Web page caption snippets:

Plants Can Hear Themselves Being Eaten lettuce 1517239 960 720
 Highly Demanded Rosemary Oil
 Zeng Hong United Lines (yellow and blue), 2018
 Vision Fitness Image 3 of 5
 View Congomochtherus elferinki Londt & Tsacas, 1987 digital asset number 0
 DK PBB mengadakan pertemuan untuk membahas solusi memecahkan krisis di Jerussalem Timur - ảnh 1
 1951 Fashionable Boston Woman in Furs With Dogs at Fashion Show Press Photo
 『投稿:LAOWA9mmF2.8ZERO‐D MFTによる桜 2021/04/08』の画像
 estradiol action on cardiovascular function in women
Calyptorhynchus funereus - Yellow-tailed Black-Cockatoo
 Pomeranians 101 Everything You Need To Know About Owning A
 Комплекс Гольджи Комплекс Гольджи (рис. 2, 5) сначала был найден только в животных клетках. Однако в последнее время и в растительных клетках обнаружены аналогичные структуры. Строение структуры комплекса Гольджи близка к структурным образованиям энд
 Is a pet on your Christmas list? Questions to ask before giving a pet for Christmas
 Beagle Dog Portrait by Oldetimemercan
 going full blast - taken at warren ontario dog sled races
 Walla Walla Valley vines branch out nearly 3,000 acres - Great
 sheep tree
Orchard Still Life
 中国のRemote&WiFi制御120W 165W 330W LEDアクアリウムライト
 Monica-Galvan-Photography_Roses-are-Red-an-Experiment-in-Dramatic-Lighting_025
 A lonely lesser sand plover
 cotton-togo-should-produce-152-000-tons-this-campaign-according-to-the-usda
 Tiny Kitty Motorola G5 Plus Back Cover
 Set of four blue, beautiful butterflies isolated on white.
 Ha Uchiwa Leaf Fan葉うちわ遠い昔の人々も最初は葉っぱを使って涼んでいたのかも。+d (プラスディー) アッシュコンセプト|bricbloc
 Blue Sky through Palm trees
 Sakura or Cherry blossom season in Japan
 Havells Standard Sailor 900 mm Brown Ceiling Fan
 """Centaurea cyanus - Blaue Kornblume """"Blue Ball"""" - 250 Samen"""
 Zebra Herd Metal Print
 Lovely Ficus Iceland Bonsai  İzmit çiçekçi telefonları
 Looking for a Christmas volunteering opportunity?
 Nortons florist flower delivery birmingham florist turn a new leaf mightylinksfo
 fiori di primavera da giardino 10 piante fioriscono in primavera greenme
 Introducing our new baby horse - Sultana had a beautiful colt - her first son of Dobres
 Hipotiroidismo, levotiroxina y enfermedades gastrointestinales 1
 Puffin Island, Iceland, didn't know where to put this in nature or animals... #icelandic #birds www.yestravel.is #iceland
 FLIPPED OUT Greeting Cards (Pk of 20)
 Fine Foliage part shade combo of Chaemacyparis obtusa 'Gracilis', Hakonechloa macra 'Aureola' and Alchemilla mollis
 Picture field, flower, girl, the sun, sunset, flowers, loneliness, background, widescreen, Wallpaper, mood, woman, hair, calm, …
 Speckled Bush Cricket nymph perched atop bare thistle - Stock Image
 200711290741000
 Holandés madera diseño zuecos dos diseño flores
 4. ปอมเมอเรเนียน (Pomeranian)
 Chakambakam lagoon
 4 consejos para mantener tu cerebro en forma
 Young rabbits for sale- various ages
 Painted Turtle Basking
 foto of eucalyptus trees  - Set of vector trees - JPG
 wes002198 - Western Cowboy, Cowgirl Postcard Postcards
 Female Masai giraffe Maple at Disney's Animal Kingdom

*WHAT NEEDS TO BE DONE*:
Output exactly the span of lines beginning at the first line of the records and ending at the line that holds "Is a pet on", inclusive, with no other text.

*SOLUTION TO THIS PROBLEM*:
Plants Can Hear Themselves Being Eaten lettuce 1517239 960 720
 Highly Demanded Rosemary Oil
 Zeng Hong United Lines (yellow and blue), 2018
 Vision Fitness Image 3 of 5
 View Congomochtherus elferinki Londt & Tsacas, 1987 digital asset number 0
 DK PBB mengadakan pertemuan untuk membahas solusi memecahkan krisis di Jerussalem Timur - ảnh 1
 1951 Fashionable Boston Woman in Furs With Dogs at Fashion Show Press Photo
 『投稿:LAOWA9mmF2.8ZERO‐D MFTによる桜 2021/04/08』の画像
 estradiol action on cardiovascular function in women
Calyptorhynchus funereus - Yellow-tailed Black-Cockatoo
 Pomeranians 101 Everything You Need To Know About Owning A
 Комплекс Гольджи Комплекс Гольджи (рис. 2, 5) сначала был найден только в животных клетках. Однако в последнее время и в растительных клетках обнаружены аналогичные структуры. Строение структуры комплекса Гольджи близка к структурным образованиям энд
 Is a pet on your Christmas list? Questions to ask before giving a pet for Christmas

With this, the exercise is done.